--- Selected passage ---
================================

Fungus-Eating Lady Beetle
Fungus-eating ladybirds (illeis galbula), also known as lady beetles or ladybugs, are diminutive yet invaluable allies in disease control in the home garden. These tiny, 4mm long creatures are about the same size and shape as standard lady beetles, but with bright yellow spots.
While many ladybirds are renowned for devouring aphids, this variety feeds on fungus, so is a prime aid in controlling harmful outbreaks of powdery mildew. Adults may also eat black mould, while the larvae feed solely on powdery mildew. This cute lady bird with the yellow spots will often become visible and populate quickly after heavy rain, as this is when powdery mildew usually proliferates. You will see these bugs mostly on cucumber, zucchini and pumpkin plants.
Australian native bees are essential contributors to the biodiversity and productivity of home food gardens, with some 230 species living in se QLD. With a gentle demeanour & (generally) minimal sting risk, they are a welcome alternative to introduced bee species. These bees are efficient pollinators and will ensure the fertilisation of various crops in your garden.
Many of these, such as the blue-banded bee, are solitary or semi-social bee species. They nest as single individuals, making burrows into the soil like ants, and don’t make honey. Other species, however, are highly eusocial, living in large colonies which make and store honey. The small black bees in the photo above are amongst the latter, and are commonly seen in se QLD gardens.
Encouraging the presence of Australian native bees in a home food garden not only supports local biodiversity but also boosts the garden’s resilience and productivity through effective and natural pollination. You can read more about native bees & how to keep your own hive in our article here.
Damselflies, prevalent in subtropical areas of Australia, are slender insects recognised for their efficient predatory behaviour. Although smaller, they are not dissimilar in appearance to dragonflies, & are widely distributed across wetlands and home gardens in se QLD, playing a vital role in natural pest control.

================================

--- Provided material ---
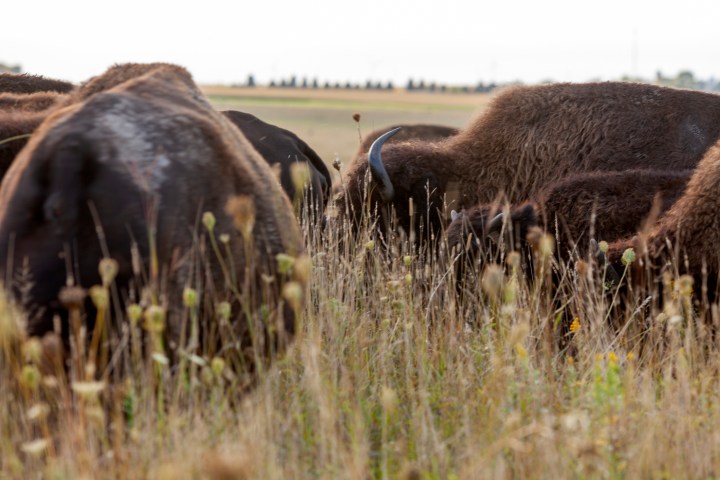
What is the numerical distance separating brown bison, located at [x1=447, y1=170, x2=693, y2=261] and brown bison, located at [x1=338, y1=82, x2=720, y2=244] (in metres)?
1.53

================================

--- Task requirements ---
1 > In the passage on garden insects, rewrite the part starting at "Encouraging the presence" and ending at "natural pest control.", changing "pollination" to "pollen transfer".
2 > Translate this sentence from the passage on garden insects into Spanish: "They nest as single individuals, making burrows into the soil like ants, and don’t make honey."

--- Answers to the exercises ---
1 >
Encouraging the presence of Australian native bees in a home food garden not only supports local biodiversity but also boosts the garden’s resilience and productivity through effective and natural pollen transfer. You can read more about native bees & how to keep your own hive in our article here.
Damselflies, prevalent in subtropical areas of Australia, are slender insects recognised for their efficient predatory behaviour. Although smaller, they are not dissimilar in appearance to dragonflies, & are widely distributed across wetlands and home gardens in se QLD, playing a vital role in natural pest control.

2 > Anidan como individuos solitarios, excavando madrigueras en el suelo como las hormigas, y no producen miel.